Configuration basics#
Ablator embraces a versatile configuration system that configures every facet of the training process of machine learning models, covering not only the model architecture but also the training environment.
Think of this configuration system as a blueprint for crafting experiments. By leveraging this system, Ablator orchestrates the creation and setup of experiments, seamlessly integrating the necessary configurations. Furthermore, Ablator offers the flexibility to dynamically construct a hierarchical configuration through composition.
You have the choice to override settings either by using Python named arguments, by yaml configuration files, or by using dictionaries.
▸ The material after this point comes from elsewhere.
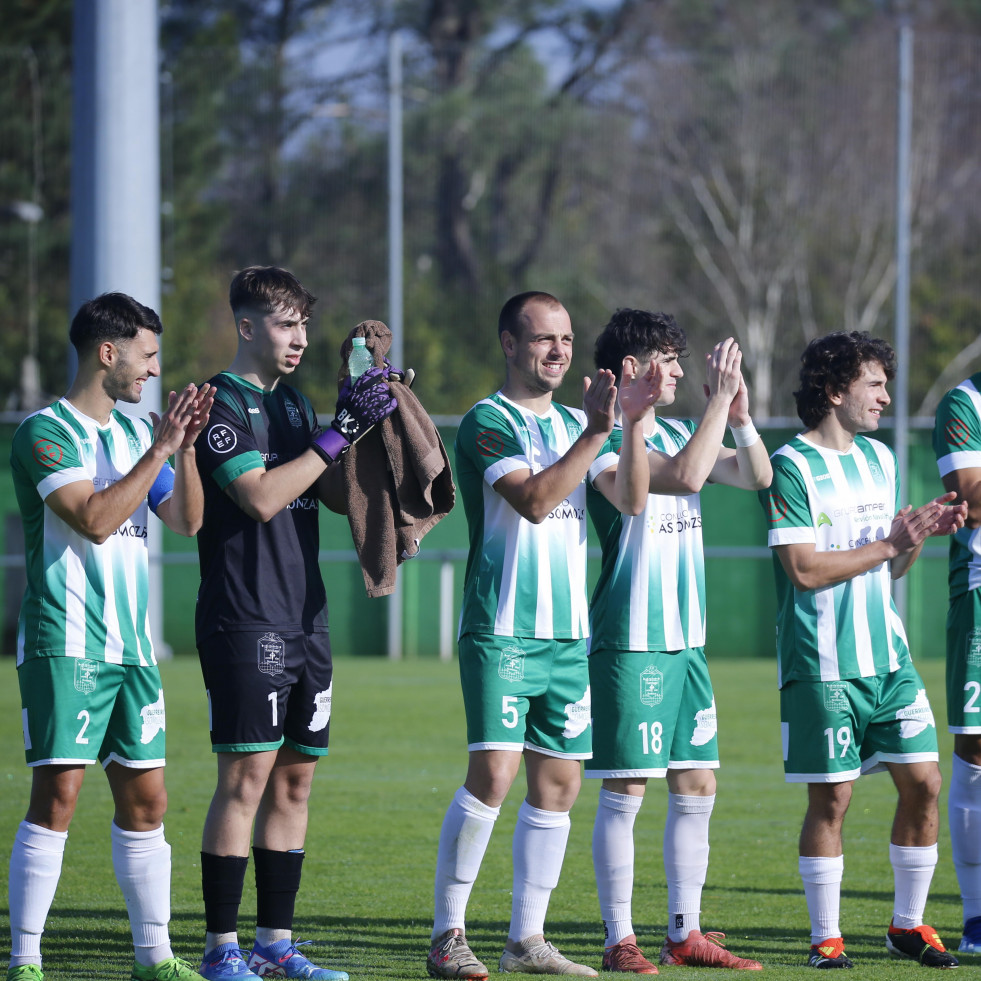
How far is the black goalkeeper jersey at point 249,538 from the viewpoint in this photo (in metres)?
4.55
In this tutorial, we will explain all configuration-related concepts in Ablator. We will also demonstrate all necessary steps to configure an experiment in Ablator (named arguments method). Delve into this section of this tutorial to gain insights into implementing the latter two approaches.
Configuration categories#
In ablator, configurations are divided into different categories, these include:
Model configuration (or model config).
Training configuration (or training config/ train config).
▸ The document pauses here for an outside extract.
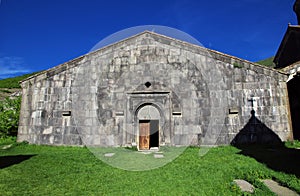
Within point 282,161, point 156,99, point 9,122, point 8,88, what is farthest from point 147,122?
point 8,88

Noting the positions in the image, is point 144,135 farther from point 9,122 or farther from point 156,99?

Optimizer and Scheduler configuration (or optimizer config and scheduler config).
Running configurations (or run configuration/ running config/ run config), either for training a single prototype model or training multiple models in parallel.
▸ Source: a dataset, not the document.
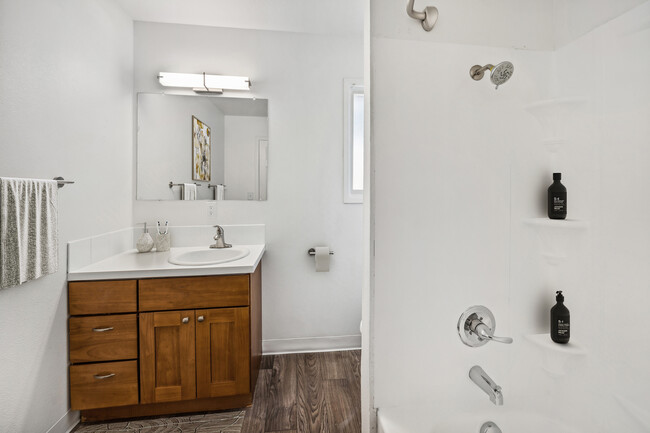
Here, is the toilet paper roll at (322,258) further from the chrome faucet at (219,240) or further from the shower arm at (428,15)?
the shower arm at (428,15)

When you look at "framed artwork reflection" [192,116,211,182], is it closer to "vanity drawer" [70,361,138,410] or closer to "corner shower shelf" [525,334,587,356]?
"vanity drawer" [70,361,138,410]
These configuration classes will be used together to configure an experiment.
Model Configuration#
Model configuration is required when creating the run configuration (RunConfig.model_config and ParallelConfig.model_config). This configuration class is used to define hyperparameters specific to the model of interest. By default, it does not have any attribute, instead, we typically inherit from this and add custom attributes for each of the hyperparameters specific to our models. Later, you will use this
configuration to construct the model.
There are 2 steps that are required after defining a model config class for your model:
Pass the model config to the main model’s constructor so you can construct the model using the attributes that’s defined in the config.
Create a custom running configuration class and update
model_configclass type to the newly created model config class.
Note
Ablator requires the model’s forward function to return two objects: one dictionary of model’s batched output (e.g. labels, predictions, logits, probabilities, etc.), and the other is the loss value. Notice that these values must be tensors. You also have the choice to return None for either of the values, depending on the use case.
When writing forward method of the main model, ablator requires that you return 2 outputs in the following order:
dictionary of model’s batched output (e.g. labels, predictions, logits, probabilities, etc.), e.g.
{"y_pred": <model prediction>, "y_true": <true labels>}.Loss value. Here the loss value will be considered an auxiliary metric that will be recorded for later analysis (e.g. tracking loss with
Tensorboard).
In addition, you can create a search space over these parameters for your ablation experiment. A sample use case for this is when you want to test different values for model size, number of layers, activation functions, etc. You can do this by creating a search space via SearchSpace class for the hyperparameters that you have defined in the model config. Refer to the Ablation experiment tutorial for more details.
Training Configuration#
This configuration class defines the training setting (e.g., batch size, number of epochs, the optimizer to use, etc.). Two important attributes to metion are optimizer_config and scheduler_config. As the names suggest, they configure the optimizer and scheduler to be used in the training process.
Parameter |
Usage |
|---|---|
dataset (``str``) |
dataset name. maybe used in custom dataset loader functions. |
batch_size (``int``) |
batch size. |
epochs (``int``) |
number of epochs to train. |
optimizer_config (``OptimizerConfig``) |
optimizer configuration. |
scheduler_config (``Optional[SchedulerConfig]``) |
scheduler configuration. |
Training configuration is required when creating the run configuration (RunConfig.train_config or ParallelConfig.train_config)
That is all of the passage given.